Neeson growls and prowls the concrete jungle accordingly but his performance is at best varied. Neeson is a favourite of mine and is playing a world weary character but sometimes his delivery seems weary to the point of bored and awkward. You can almost imagine it was the 100th take of that line or that they were forcing him to do the film as they held his loved ones captive off stage (potential plot for Taken 4 maybe?). Dan Stevens is good but shows little of the intensity we revelled in during the much less serious film The Guest. Brian Bradley is pretty great as TJ the homeless boy that befriends Scudder, giving comedy relief while tugging at his crusty heart strings and even harking back to the days of Sherlock Holmes and his urchin agents of the street.
The roles of the villains portrayed by Eric Nelsen and David Harbour are played by the numbers and feel a little skimped out on. They are menacing without being terrifying and when compared to others such as Kevin Spacey in Se7en it’s more TV acting and the bar is unraised.
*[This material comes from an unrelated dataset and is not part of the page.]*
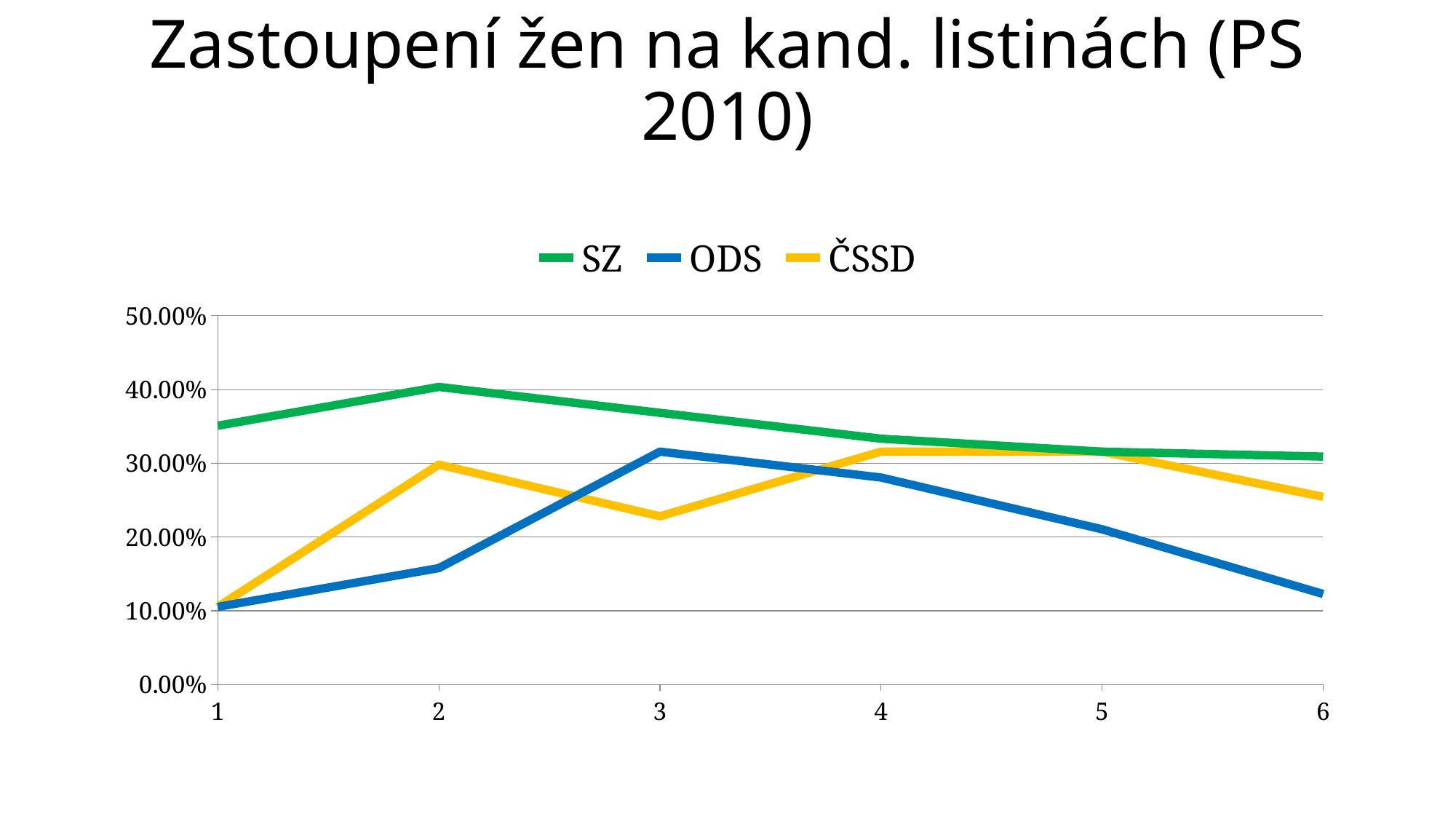
Which colour is used for the SZ series line? green At which x-axis position does the SZ series reach its highest value? 2 At which x-axis position does the ODS series reach its highest value? 3 Is the value for ODS at position 6 greater or less than 20.00%? less Is the value for SZ at position 1 greater or less than 30.00%? greater How many points are plotted along the x axis for each series? 6 Is the value for ČSSD at position 2 greater or less than 40.00%? less Do the values of the ODS series rise or fall from position 3 to position 6? fall At which x-axis position does the ČSSD series have its lowest value? 1 At position 3, which series has the larger value, ODS or ČSSD? ODS What kind of chart is shown on the slide? line chart How many series does the legend list? 3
There are relatively creepy scenes and some good banter as well as some neat editing such as when the sniper is referenced in the graveyard and cuts to him fumbling with the gun. Every base is covered and all expectations are satisfied. A clever scene at the door window with Scudder followed and the ominous decisions next to the pigeon coop. Sadly some of the impact may be lost from this starring the much exposed trailer. TJ repeatedly mocks Scudder with some nice touches and there’s a great idea of a woman from his AA group reading out the 12 steps as the action unfurls. They even mock the genre a little with a friendly jab about the necessity of a cool private eye name which is rightly pointed out as a need for any hope of success.
This being said the pacing is off and the story lurches through. Every random member of the public he questions are kind enough to have photographic memories and seem to remember exact details of everything they see. A lot of the plot also unravels as Scudder breaks into people’s house and randomly jabs them with accusations until they admit things. There isn’t much cohesion as the main set pieces don’t really fit together and have no weight such as him discovering TJ’s gun or the police threatening Scudder which all just falls a bit flat. It’s almost like someone has just skipped through the book and taken the best moments and lines then duct taped them together….oh, that’s exactly it Isn’t it. Silly me. By the end it feels more like crawling among the tombstones and mournfully passing the graves marked ‘Pacing’ and ‘Development’.
The ending is slightly convoluted and fumbled but not all cliché. It satisfies the story needs pretty neatly and safely, which actually sums up the entire nature of the film itself. There are no twists to speak of which is fine as evil for the sake of being evil can be terrifying in its simplicity. Unless that point is kind of almost entirely skipped over. I mean it’s probably easier if they’re just not affected at all by the pesky evil right? Right. Close call, they nearly accidentally created some atmosphere there!
This is a good story in what seem to be solid but unsure hands, the result ends up being a decent film and therefore a missed opportunity. The film does little wrong though it just suffers from the hype and even though it does compliment it’s own genre well enough it does little or nothing to extend it.
Verdict: A good film to watch a least once for crime enthusiasts but there are enough simple mistakes and corner cutting to dull the impact of a dark tale.